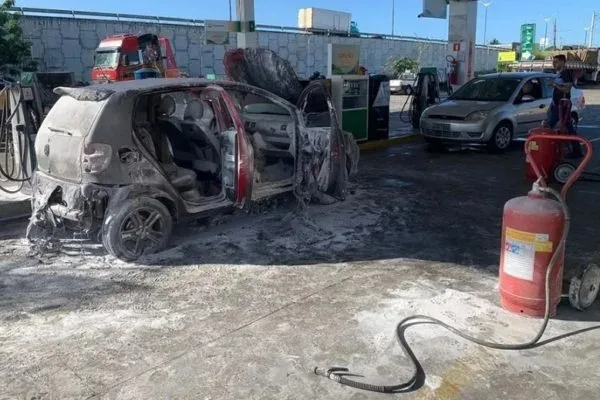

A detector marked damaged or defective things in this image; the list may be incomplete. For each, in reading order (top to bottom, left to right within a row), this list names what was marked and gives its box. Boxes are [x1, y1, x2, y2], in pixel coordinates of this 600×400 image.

shattered windshield [94, 50, 118, 68]
burnt car roof [53, 78, 262, 102]
shattered windshield [450, 76, 520, 101]
burnt tire [488, 121, 510, 154]
charred car body [25, 67, 358, 260]
burned car [25, 75, 358, 262]
burnt tire [102, 197, 172, 262]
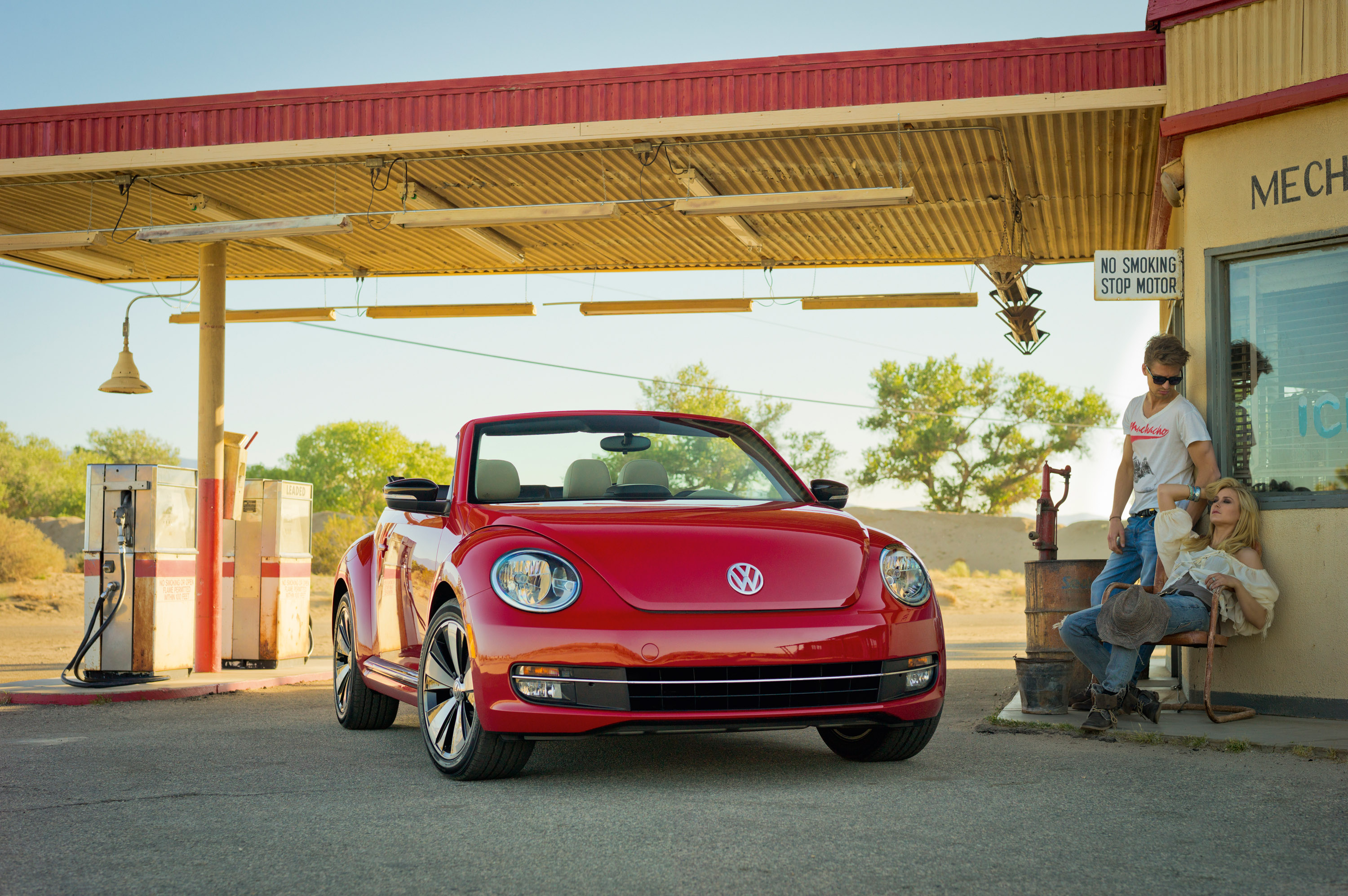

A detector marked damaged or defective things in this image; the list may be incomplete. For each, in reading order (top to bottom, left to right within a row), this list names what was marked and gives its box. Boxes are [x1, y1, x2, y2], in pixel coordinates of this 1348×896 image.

rusty metal barrel [1024, 560, 1100, 701]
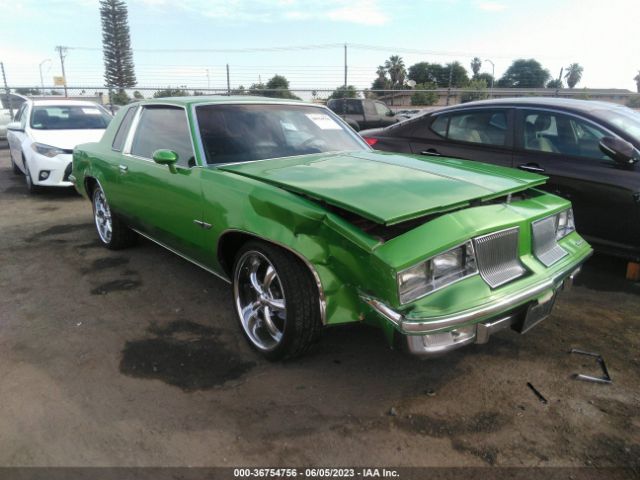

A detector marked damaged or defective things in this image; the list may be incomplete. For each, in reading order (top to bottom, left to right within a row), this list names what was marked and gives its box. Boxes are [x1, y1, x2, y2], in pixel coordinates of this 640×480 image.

crumpled hood [29, 128, 105, 151]
crumpled hood [219, 151, 544, 226]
============
• Exercise goal
Copy out the material above word for word, without the pictures.

• Task result
A detector marked damaged or defective things in this image; the list may be incomplete. For each, in reading order (top to bottom, left to right within a row), this list names what was marked and gives its box. Boxes are [x1, y1, x2, y2], in pixel coordinates of this 600×400 image.

shattered windshield [94, 50, 118, 68]
burnt car roof [53, 78, 262, 102]
shattered windshield [450, 76, 520, 101]
burnt tire [488, 121, 510, 154]
charred car body [25, 67, 358, 260]
burned car [25, 75, 358, 262]
burnt tire [102, 197, 172, 262]

A detector marked damaged or defective things in this image; the list may be incomplete. For each, in reading order (top to bottom, left to right within a row), this list names what was marked and gives its box. Boxes are [x1, y1, x2, y2], in pixel coordinates of this 1348×896 image.

rusty metal barrel [1024, 560, 1100, 701]

A detector marked damaged or defective things in this image; the list may be incomplete. For each, in reading order (top to bottom, left to right within a row), this list names what was marked and gives its box. Boxes are [x1, y1, x2, y2], in pixel coordinates of this 640×480 image.

crumpled hood [29, 128, 105, 151]
crumpled hood [219, 151, 544, 226]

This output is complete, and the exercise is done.